Gnädige Frau Schwester und Schwägerin! Die Ereignisse, die in Paris Ende Juli stattgefunden haben, und von denen wir hier durch englische Zeitungen nur bis zum 1. August unterrichtet sind, räumen die Hauptschwierigkeiten aus dem Wege, die bis jetzt der Rückkehr Napoleons II. auf den Thron seines Vaters entgegenstanden. Wenn der Kaiser, sein Großvater, mich nur ein wenig unterstützen und ihm erlauben wollte, daß er sich unter meiner Führung den Franzosen zeige, so würde schon seine Gegenwart genügen, um ihn wieder als Herrscher einzusetzen. Der Herzog von Orléans kann nur infolge der Abwesenheit des Sohnes Eurer Majestät einige Anhänger sammeln ...
Wenn es mir möglich wäre, Seiner Kaiserlichen und Königlichen Majestät, Ihrem Vater, die Gründe darzulegen, welche diesen Schritt Napoleons II. bedingen, so würde er keinen Augenblick mehr an seiner Notwendigkeit zweifeln. Sein Ministerium würde begreifen, daß das Glück seines Enkels, das Wohl Frankreichs, die Ruhe Italiens, ja vielleicht ganz Europas von der Wiedereinsetzung Napoleons II. in Frankreich abhängen. Er ist der einzige, den das Volk begehrt. Nur er allein wird eine neue Revolution verhindern, deren Folgen kein Mensch auf Erden voraussehen kann.
Ich hoffe, daß das lange Mißgeschick, das uns betroffen hat, im Herzen Eurer Majestät nicht die Zuneigung verwischt hat, welche Sie mir so oft erwiesen.«
Joseph sollte eine neue Enttäuschung erleben. Der Brief blieb unbeantwortet. Ihm ward das gleiche Schicksal zuteil wie vielen andern Schreiben der Familie Bonaparte: er wurde verbrannt. Aber die Hoffnung verlor Joseph doch nicht. Zwei Jahre später machte er sich selbst auf, um zu dem Jüngling zu eilen, den man in Schönbrunn von allen politischen Bewegungen fern hielt, dem man die Geschichte seines Vaters aufs ängstlichste verschwieg. Joseph kam zu spät. An demselben Tage, an dem er seine Reise nach England antrat, um sich in London mit Pässen nach Österreich zu versehen, hauchte der »Sohn des Mannes« sein junges Leben aus.

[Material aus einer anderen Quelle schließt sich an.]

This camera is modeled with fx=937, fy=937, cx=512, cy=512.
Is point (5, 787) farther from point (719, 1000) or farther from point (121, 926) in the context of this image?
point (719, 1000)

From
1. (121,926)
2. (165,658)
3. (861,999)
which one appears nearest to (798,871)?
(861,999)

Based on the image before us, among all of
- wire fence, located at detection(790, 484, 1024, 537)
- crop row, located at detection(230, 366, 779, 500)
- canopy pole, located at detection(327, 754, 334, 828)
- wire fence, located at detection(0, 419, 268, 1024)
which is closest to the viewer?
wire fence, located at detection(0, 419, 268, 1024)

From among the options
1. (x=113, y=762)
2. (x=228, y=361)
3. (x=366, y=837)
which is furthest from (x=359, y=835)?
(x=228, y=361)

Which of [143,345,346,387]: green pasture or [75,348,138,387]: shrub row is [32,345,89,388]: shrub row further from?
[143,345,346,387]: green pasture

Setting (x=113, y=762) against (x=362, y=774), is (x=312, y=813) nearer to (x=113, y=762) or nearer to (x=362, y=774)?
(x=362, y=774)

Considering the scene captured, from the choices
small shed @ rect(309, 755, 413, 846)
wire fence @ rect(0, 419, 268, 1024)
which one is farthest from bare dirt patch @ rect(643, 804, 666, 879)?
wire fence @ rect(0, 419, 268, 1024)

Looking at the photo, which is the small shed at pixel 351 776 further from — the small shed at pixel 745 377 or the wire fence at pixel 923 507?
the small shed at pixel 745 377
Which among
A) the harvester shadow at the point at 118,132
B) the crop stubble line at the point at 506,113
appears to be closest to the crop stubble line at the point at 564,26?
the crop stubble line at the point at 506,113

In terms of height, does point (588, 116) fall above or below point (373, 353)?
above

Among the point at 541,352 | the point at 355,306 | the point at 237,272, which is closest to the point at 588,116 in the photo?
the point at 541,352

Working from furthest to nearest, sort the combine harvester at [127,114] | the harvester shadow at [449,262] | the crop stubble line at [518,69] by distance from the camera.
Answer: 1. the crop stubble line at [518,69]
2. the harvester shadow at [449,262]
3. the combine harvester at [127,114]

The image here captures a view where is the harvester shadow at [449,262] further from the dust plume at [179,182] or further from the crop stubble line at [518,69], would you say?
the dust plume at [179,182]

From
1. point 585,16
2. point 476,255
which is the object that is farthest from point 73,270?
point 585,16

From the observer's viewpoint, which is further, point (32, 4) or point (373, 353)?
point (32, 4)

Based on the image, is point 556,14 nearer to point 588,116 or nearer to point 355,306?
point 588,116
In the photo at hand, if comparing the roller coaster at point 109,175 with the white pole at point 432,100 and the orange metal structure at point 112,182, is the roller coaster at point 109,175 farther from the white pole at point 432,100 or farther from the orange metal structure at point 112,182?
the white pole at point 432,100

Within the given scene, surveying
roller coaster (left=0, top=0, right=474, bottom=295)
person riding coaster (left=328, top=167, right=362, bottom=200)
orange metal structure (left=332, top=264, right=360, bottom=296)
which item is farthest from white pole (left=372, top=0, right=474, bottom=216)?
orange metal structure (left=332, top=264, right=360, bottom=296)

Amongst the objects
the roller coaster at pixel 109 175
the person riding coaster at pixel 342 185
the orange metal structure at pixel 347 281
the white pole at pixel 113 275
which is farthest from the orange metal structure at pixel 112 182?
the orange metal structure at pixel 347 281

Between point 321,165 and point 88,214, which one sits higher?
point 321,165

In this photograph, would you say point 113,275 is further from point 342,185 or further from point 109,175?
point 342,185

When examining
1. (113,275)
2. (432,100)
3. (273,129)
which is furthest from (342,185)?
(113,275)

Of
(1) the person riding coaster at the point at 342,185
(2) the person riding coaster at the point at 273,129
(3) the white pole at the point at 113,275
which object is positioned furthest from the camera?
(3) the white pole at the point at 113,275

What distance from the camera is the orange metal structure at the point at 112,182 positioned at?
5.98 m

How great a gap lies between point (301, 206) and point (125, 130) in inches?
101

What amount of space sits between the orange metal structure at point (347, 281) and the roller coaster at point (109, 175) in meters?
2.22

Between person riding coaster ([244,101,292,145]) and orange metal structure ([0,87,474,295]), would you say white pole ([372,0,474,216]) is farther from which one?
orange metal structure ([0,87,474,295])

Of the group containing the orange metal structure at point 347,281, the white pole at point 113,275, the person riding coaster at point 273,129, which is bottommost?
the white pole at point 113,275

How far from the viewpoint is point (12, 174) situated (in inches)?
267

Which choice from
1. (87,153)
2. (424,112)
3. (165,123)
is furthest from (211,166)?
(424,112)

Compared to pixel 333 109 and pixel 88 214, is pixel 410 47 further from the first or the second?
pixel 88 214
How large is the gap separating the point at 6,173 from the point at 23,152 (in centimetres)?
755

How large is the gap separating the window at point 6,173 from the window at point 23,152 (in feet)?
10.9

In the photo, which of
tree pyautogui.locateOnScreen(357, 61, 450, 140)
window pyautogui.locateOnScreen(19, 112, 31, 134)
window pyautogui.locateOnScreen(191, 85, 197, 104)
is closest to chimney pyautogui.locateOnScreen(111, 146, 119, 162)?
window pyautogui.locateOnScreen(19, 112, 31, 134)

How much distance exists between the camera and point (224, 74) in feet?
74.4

Joseph erhielt nicht die Erlaubnis, nach Frankreich oder nach Italien zurückzukehren, wo ihn die alte Mutter sehnsüchtig an ihre Seite wünschte. Noch ehe er sich nach England einschiffte, drückte er Letizia sein Bedauern aus, daß er sie nicht besuchen könne. Sein Brief ist eine bittere Anklage gegen die verbündeten Fürsten. »Es ist schmerzlich für einen Sohn und einen Gatten«, schrieb er, »sich von allen, die ihm lieb und teuer sind, getrennt zu sehen. Aber was ist zu machen? Ich bin ein grausamer Schuldiger: ich heiße Bonaparte! ... Ah! meine Herren Fürsten! die Nachwelt wird euch richten! Ihr seid sehr grausam.«
Er mußte sich zufrieden geben und harrte in London, der zweiten Etappe seiner Verbannung, auf eine günstigere Gelegenheit. Sie bot sich nicht oder kam zu spät. Denn erst im Jahre 1841 erhielt der Graf von Survilliers vom König von Sardinien die Erlaubnis, in Genua zu wohnen. Kurz darauf gestattete ihm auch der Großherzog von Toskana, sich in Florenz niederzulassen. Dort starb Joseph am 28. Juli 1844, umgeben von seiner Familie, von der er so lange Jahre getrennt gewesen war.